TASK REQUIREMENTS
Write out, word for word, the stretch of records from the line containing "Taking a look" through the end of the records.

DATA FOR THIS TASK
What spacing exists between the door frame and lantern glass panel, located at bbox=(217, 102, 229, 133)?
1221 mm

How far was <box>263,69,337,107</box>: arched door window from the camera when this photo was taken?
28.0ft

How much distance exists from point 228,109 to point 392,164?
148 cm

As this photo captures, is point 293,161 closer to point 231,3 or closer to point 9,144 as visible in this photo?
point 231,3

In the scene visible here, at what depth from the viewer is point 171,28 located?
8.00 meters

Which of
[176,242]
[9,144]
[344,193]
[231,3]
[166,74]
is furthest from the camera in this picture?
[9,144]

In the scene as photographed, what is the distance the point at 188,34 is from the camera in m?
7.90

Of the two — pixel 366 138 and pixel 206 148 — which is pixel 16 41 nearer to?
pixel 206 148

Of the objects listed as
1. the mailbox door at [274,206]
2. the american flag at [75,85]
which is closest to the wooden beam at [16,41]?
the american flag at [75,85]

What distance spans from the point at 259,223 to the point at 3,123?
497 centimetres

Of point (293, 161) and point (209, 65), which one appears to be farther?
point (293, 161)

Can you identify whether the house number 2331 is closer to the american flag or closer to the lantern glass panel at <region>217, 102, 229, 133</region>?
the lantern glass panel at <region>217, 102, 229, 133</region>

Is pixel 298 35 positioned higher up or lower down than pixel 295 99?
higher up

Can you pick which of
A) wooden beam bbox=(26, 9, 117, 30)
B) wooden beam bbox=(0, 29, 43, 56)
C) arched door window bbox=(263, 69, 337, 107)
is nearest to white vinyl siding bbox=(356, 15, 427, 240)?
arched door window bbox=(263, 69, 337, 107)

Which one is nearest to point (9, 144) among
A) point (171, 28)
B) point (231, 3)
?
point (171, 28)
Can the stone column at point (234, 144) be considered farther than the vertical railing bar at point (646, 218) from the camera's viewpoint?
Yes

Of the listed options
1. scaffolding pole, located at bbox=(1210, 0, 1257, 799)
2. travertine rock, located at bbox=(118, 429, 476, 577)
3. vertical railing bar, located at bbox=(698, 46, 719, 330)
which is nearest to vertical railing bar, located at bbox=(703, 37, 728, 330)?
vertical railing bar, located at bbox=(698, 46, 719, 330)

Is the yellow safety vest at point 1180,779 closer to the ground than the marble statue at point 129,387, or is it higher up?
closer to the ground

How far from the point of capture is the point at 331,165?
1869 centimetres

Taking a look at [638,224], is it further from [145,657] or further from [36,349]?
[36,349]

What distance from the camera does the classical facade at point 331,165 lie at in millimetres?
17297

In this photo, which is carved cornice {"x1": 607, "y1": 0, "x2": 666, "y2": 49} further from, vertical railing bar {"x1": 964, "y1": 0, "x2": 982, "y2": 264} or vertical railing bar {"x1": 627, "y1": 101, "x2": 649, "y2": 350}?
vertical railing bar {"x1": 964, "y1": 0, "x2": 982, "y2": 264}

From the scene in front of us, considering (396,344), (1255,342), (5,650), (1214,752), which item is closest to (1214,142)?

RESULT OF THIS TASK
Taking a look at [638,224], is it further from [145,657] or further from [36,349]?
[36,349]

What distance from the camera does the classical facade at point 331,165 lie at in millimetres?
17297

In this photo, which is carved cornice {"x1": 607, "y1": 0, "x2": 666, "y2": 49} further from, vertical railing bar {"x1": 964, "y1": 0, "x2": 982, "y2": 264} or vertical railing bar {"x1": 627, "y1": 101, "x2": 649, "y2": 350}?
vertical railing bar {"x1": 964, "y1": 0, "x2": 982, "y2": 264}

From the scene in front of us, considering (396,344), (1255,342), (5,650), (1214,752), which item is closest to (1214,142)?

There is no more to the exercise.